Dragon's Gate is the newest online
interactive role-playing game available
on the GEnie network.
Garners who like medieval fantasy (in a
world liberally filled with nonhuman characters)
will positively love the Dragon's
Gate experience.
It's something like falling down Alice's
rabbit hole. At the bottom, one finds
oneself in a strange office facing Max the
Magic Dragon. This is the beginning of a
"new life" for the player, a life in which
one's old body, identity and gender are
swept away and the gamer is reborn as
one of the twenty different major intelligent
races that inhabit the land.
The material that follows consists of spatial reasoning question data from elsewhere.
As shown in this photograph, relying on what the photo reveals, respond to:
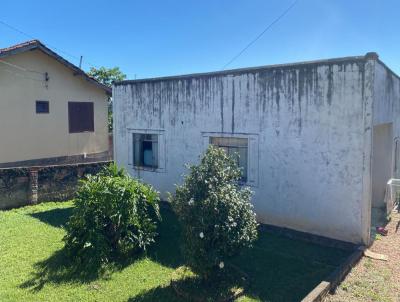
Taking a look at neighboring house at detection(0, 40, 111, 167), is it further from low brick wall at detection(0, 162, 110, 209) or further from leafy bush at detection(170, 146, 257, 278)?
leafy bush at detection(170, 146, 257, 278)

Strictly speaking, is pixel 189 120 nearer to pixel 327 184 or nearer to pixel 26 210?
pixel 327 184

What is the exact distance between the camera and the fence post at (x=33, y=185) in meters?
12.8

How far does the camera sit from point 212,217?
6039 millimetres

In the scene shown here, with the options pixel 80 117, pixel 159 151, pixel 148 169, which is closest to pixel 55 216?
pixel 148 169

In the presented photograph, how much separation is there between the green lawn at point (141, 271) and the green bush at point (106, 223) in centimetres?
37

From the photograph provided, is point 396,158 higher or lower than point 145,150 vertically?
lower

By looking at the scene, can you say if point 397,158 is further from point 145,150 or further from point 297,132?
point 145,150

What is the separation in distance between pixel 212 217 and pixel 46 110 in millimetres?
13535

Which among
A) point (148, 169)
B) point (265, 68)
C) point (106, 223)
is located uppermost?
point (265, 68)

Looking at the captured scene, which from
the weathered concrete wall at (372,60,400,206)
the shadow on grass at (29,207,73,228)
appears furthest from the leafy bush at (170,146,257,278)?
the weathered concrete wall at (372,60,400,206)

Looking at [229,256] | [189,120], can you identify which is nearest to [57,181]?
[189,120]

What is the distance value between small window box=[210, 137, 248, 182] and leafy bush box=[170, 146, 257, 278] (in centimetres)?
379

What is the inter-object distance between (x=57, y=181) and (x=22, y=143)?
3672mm

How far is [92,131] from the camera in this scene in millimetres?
18859
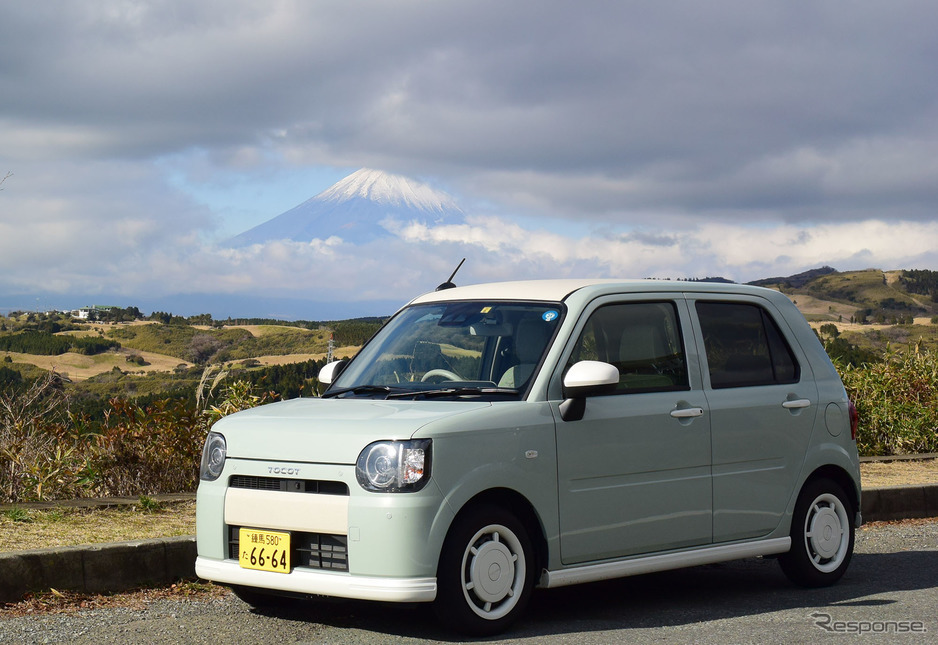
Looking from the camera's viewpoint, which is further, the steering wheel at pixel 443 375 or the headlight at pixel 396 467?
the steering wheel at pixel 443 375

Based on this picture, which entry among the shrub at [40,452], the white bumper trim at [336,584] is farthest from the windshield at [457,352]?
the shrub at [40,452]

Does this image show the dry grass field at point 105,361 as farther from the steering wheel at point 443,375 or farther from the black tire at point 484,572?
the black tire at point 484,572

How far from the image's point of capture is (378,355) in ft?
22.2

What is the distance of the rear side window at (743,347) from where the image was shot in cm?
690

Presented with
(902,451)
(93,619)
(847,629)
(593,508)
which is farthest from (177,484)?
(902,451)

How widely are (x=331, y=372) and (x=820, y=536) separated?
136 inches

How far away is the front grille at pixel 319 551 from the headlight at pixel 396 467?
13.3 inches

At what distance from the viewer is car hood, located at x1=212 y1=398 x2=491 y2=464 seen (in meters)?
5.40

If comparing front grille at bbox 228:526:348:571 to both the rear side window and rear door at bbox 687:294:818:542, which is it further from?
the rear side window

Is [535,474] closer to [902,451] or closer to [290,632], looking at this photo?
[290,632]

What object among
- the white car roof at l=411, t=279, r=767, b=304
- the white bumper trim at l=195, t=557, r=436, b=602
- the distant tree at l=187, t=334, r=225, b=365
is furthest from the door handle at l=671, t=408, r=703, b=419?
the distant tree at l=187, t=334, r=225, b=365

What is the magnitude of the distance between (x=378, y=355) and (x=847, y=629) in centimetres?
316

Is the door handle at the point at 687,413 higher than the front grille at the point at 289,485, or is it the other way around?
the door handle at the point at 687,413

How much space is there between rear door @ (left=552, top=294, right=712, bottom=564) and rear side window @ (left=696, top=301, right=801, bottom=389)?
0.22 meters
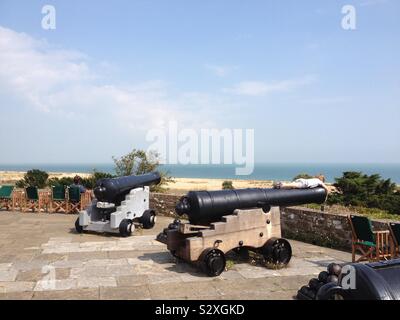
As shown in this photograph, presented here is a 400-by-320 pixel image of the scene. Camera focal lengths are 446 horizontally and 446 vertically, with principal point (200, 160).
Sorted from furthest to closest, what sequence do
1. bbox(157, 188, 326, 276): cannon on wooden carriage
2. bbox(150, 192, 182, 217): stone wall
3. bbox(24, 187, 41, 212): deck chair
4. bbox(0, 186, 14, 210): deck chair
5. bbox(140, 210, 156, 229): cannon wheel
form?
bbox(0, 186, 14, 210): deck chair < bbox(24, 187, 41, 212): deck chair < bbox(150, 192, 182, 217): stone wall < bbox(140, 210, 156, 229): cannon wheel < bbox(157, 188, 326, 276): cannon on wooden carriage

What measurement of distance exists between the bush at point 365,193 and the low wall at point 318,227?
7.37m

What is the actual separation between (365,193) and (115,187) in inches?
495

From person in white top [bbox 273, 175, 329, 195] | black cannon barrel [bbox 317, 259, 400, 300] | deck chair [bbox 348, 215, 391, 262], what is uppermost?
person in white top [bbox 273, 175, 329, 195]

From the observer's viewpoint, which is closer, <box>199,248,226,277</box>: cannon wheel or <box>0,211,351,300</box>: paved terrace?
<box>0,211,351,300</box>: paved terrace

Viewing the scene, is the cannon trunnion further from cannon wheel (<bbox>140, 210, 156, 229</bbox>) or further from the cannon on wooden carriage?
the cannon on wooden carriage

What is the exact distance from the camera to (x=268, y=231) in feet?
26.3

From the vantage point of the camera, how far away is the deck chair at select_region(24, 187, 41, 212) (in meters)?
15.8

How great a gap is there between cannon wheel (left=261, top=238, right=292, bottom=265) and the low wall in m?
2.11

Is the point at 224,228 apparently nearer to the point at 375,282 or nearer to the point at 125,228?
the point at 125,228

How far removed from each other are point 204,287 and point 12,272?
3200mm

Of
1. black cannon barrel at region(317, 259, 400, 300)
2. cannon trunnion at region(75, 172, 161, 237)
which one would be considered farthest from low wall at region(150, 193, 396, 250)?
black cannon barrel at region(317, 259, 400, 300)
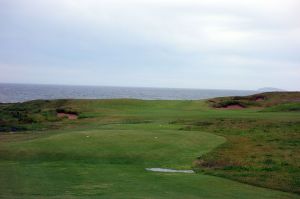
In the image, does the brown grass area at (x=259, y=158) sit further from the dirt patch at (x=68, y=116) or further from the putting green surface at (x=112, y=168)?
the dirt patch at (x=68, y=116)

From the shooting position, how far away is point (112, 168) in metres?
21.8

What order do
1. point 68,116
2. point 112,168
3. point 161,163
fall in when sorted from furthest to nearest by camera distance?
point 68,116 < point 161,163 < point 112,168

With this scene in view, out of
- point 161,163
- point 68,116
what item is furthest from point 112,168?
point 68,116

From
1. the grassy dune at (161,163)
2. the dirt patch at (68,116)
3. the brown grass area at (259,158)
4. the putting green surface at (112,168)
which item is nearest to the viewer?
the putting green surface at (112,168)

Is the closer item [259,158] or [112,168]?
[112,168]

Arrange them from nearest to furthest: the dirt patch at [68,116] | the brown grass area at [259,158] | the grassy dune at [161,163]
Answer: the grassy dune at [161,163] → the brown grass area at [259,158] → the dirt patch at [68,116]

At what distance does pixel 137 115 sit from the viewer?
5422cm

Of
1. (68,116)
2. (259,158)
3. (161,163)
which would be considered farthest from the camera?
(68,116)

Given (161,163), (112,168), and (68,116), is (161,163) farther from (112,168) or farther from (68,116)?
(68,116)

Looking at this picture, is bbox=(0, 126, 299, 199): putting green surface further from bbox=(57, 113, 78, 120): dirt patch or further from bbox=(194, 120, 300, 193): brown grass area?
bbox=(57, 113, 78, 120): dirt patch

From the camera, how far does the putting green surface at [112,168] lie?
1617 centimetres

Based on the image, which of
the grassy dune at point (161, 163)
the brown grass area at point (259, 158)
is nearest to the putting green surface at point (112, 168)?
the grassy dune at point (161, 163)

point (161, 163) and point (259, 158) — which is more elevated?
point (259, 158)

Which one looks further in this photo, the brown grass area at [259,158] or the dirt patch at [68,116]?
the dirt patch at [68,116]
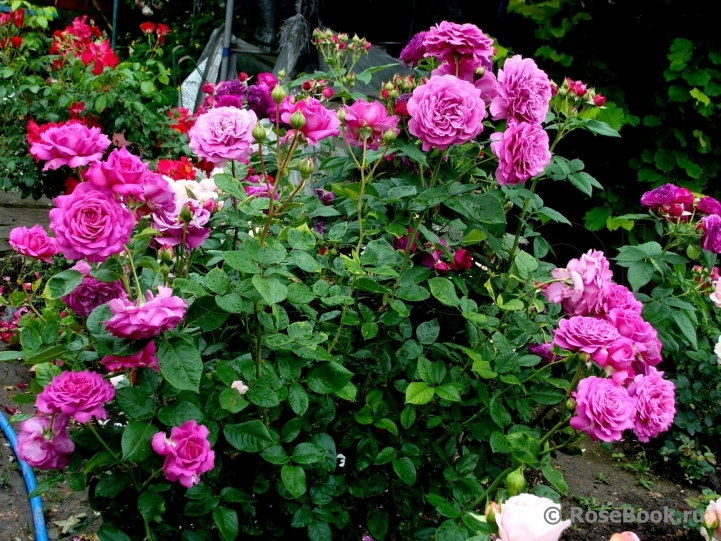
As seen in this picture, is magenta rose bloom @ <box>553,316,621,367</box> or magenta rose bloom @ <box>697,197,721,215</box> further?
magenta rose bloom @ <box>697,197,721,215</box>

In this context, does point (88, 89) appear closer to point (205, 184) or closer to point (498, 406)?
point (205, 184)

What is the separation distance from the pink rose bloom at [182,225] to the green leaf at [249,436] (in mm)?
309

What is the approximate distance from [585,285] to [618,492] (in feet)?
5.23

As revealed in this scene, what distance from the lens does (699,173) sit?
3.24m

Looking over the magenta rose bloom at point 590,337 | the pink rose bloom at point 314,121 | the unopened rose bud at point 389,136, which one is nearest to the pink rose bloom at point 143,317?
the pink rose bloom at point 314,121

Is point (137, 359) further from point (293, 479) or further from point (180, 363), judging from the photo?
point (293, 479)

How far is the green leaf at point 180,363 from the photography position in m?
0.95

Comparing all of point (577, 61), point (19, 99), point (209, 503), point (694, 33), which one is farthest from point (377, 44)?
point (209, 503)

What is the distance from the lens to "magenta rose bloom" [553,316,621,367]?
1062 mm

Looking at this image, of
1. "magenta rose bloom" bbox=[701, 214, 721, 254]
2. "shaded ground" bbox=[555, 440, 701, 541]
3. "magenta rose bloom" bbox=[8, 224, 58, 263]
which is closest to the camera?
"magenta rose bloom" bbox=[8, 224, 58, 263]

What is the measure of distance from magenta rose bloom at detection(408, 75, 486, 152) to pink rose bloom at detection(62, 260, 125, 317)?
57 centimetres

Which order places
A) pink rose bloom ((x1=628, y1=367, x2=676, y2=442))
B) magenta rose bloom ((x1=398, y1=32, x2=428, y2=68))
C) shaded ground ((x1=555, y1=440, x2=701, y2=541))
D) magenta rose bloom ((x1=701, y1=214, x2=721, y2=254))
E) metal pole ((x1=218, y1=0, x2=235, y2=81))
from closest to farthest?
1. pink rose bloom ((x1=628, y1=367, x2=676, y2=442))
2. magenta rose bloom ((x1=398, y1=32, x2=428, y2=68))
3. magenta rose bloom ((x1=701, y1=214, x2=721, y2=254))
4. shaded ground ((x1=555, y1=440, x2=701, y2=541))
5. metal pole ((x1=218, y1=0, x2=235, y2=81))

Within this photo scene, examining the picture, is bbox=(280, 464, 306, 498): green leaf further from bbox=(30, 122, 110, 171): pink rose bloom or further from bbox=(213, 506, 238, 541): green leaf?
bbox=(30, 122, 110, 171): pink rose bloom

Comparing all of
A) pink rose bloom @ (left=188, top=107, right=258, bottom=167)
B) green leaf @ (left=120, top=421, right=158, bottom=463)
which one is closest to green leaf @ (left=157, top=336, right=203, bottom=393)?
green leaf @ (left=120, top=421, right=158, bottom=463)
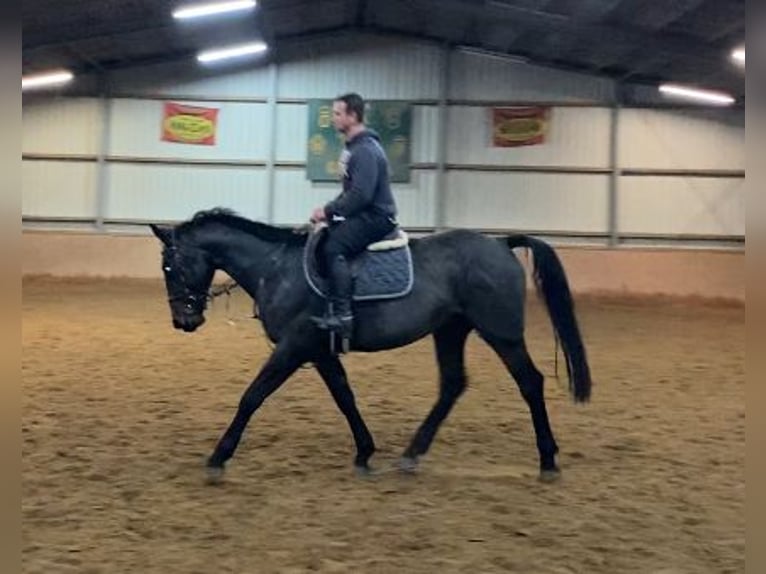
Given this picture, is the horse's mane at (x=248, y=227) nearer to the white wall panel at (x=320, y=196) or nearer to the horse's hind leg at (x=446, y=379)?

One
can be fully human, as this writer chose
to be, or totally inhuman: a Dragon or an
Arachnian (giant spider), Elf (three different
varieties), Dwarf, Goblin, Ogre or
Muatana-Al (a kind of vampire that feeds
on life-force instead of blood); Fighter,
Holy Order, Bard, Thief, Barbarian,
Forester or Rune Mage — all express
one's alter ego through choice of race
and occupation. Each being is defined
through six major numerical attributes
and five minor attributes. These attributes
are randomly determined within
certain ranges appropriate to the type of
creature chosen. In addition, there are
dozens of skills to be learned and practiced
(including all combat and magic
skills), as well as several foreign languages
to master — thus assuring
players of the fun of watching their characters
grow and improve as long as they
continue to play.
Like any good fantasy world, Dragon's
Gate is full of places to explore,
monsters to slay, quests to complete and
treasure to amass. Furthermore, the
world is dynamic, and new realms of adventure
can be brought on-line as the
need for them arises. It is pretty much a
hack-and-slash environment for new
players. Virtually every NPC in the game
who isn't a shopkeeper or a priest will
turn out to be hostile, which means that
every time the player stops moving
his/her character, something or someone
will attack. However, there are
friends to be found! Those friends are the
other players who happen to be adventuring
in Dragon's Gate. Although players
may attack each other if they wish to, it
makes far more sense to team up
against the dangers of the Dragon's Gate
world. The very real social interaction
among the players is the chief attraction
of this game — that and the unparalleled
opportunity for extensive role-playing.
There were only three drawbacks to
Dragon's Gate that this reviewer experienced.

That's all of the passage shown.